More than 40,000 mostly retired doctors and nurses will lead a Surge Healthcare Force, with the much-needed staffing that will be needed as tens of thousands of hospital beds are being added, mainly in and around New York City.
- Earlier report: COVID-19 - 5,146 New Cases Bring NY Total To 30,811, Now Accounting For 52 Percent In Country
For a breakdown of the force by positions, see the first image above.
The Four Seasons Hotel on East 57th Street announced it will house nurses, doctors, and medical personnel who are helping respond to the pandemic in New York City free of charge.
The addition of the surge force, announced on Wednesday, March 25 by Gov. Andrew Cuomo, come after these previously instituted measures:
- Hospitals must increase bed capacity by 50 percent each. Cuomo said he expects some hospitals will have the means to double bed space.
- Effective Wednesday, hospitals must postpone elective surgeries, freeing up another 50 to 60 percent of beds.
- Temporary hospitals are being constructed in Manhattan (Javits Center, 1,000) beds as well as SUNY Old Westbury (250 beds), SUNY Stony Brook (250 beds) and the Westchester County Center (250 bed).
- The United States Navy Ship Comfort, with a 1,000-bed capacity, will be arriving in New York Harbor early in April.
But even with those moves, Cuomo said the state is still shy tens of thousands of beds of what will be needed. (See second and third images above.)

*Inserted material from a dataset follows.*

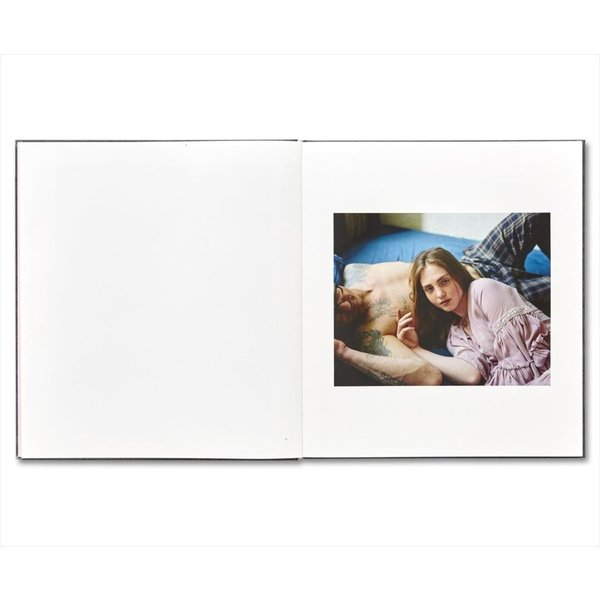 I KONW HOW FURIOUSLY YOUR HEART IS BEATING by Alec Soth|d-tsutayabooks|04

"We're looking at hotels, former nursing homes," Cuomo said.
Cuomo also announced more than 6,000 mental health professionals have volunteered to answer questions on a newly set up Mental Health Hotline to help residents struggling with depresssion, anxiety and feelings of isolation. The number of the hotline is 1-844-863-9314.
"This is very exciting," Cuomo said. "I don't know if anyone has done this.
"God bless the 6,000 mental health professionals who are doing this 100 percent free, on top of whatever they have to do in their normal practice."
Cuomo praised all those who have stepped up to join the fight.
"New York is the canary in the coal mine," he said. "We have the most positive cases in the nation and the most critical need for equipment and personnel.
"We are doing everything we can to flatten the curve and slow the infection rate so the influx of hospitalizations doesn't overwhelm our healthcare system.
"Thousands of New Yorkers have selflessly volunteered to be part of our surge healthcare force and support the hospital surge capacity, but we need more ventilators and more hospital beds now, and we need the help of the federal government to get them.
"Different regions have different curves at different times, but New York is first, and once we get through this we can use our experience and supplies to help other states to get through this pandemic."
In another measure announced Wednesday, the NYS Public Service Commission approved orders postponing rate increases for nearly 2 million customers of New York American Water and National Grid upstate that were scheduled to go into effect on April 1.